Segment Start: RECORD EXTRACTS
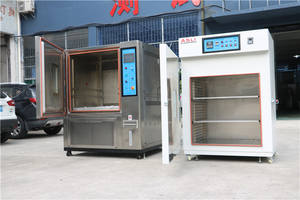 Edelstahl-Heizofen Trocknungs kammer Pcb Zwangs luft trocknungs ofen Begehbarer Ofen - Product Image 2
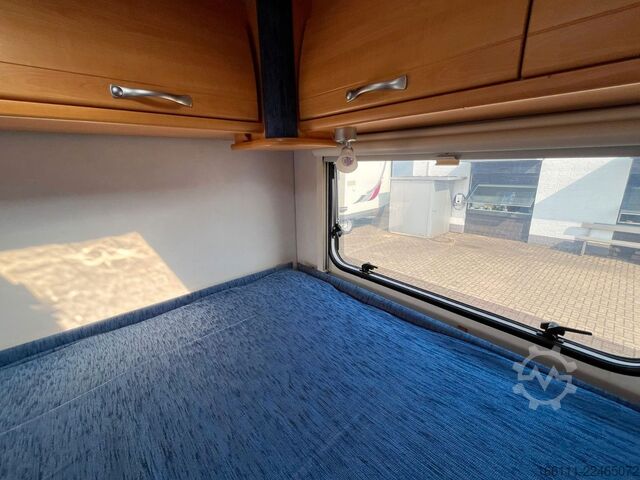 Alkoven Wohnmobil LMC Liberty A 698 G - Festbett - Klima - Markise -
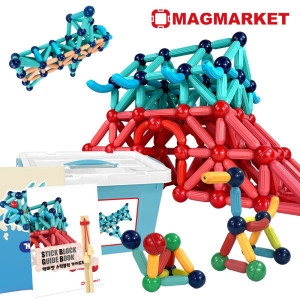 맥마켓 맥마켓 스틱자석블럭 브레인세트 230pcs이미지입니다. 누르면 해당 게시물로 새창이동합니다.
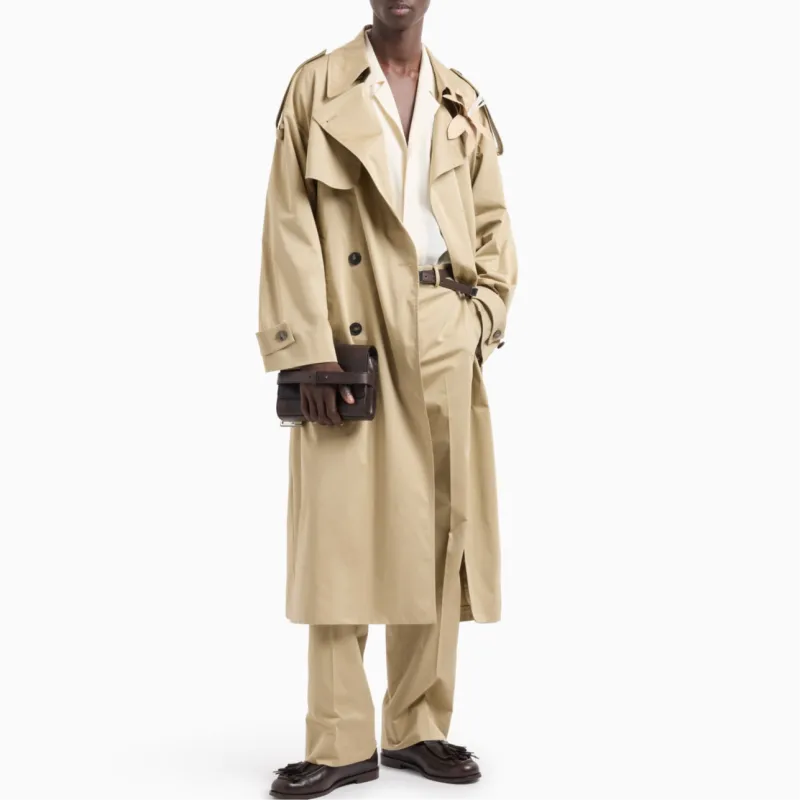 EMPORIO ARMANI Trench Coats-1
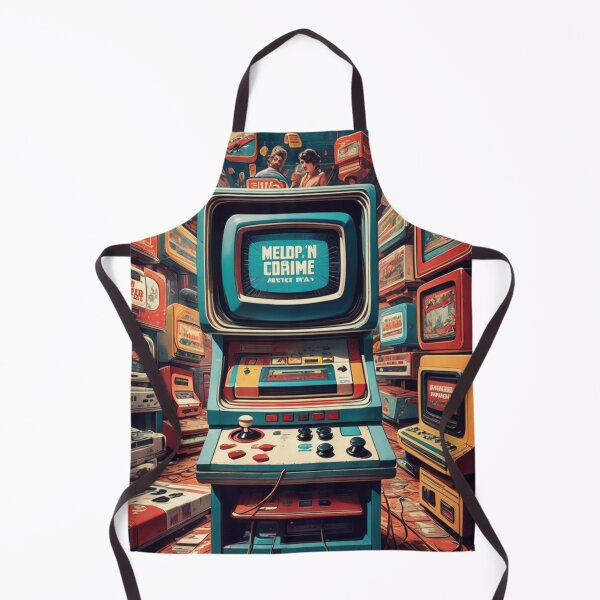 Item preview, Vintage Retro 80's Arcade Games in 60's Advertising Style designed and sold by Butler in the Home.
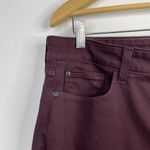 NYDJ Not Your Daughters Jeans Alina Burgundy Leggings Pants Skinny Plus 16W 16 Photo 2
Segment End: RECORD EXTRACTS
> **EXERCISE**
The records above, minus their pictures, are to be returned verbatim.

> **RESPONSE TO THIS EXERCISE**
 Edelstahl-Heizofen Trocknungs kammer Pcb Zwangs luft trocknungs ofen Begehbarer Ofen - Product Image 2
 Alkoven Wohnmobil LMC Liberty A 698 G - Festbett - Klima - Markise -
 맥마켓 맥마켓 스틱자석블럭 브레인세트 230pcs이미지입니다. 누르면 해당 게시물로 새창이동합니다.
 EMPORIO ARMANI Trench Coats-1
 Item preview, Vintage Retro 80's Arcade Games in 60's Advertising Style designed and sold by Butler in the Home.
 NYDJ Not Your Daughters Jeans Alina Burgundy Leggings Pants Skinny Plus 16W 16 Photo 2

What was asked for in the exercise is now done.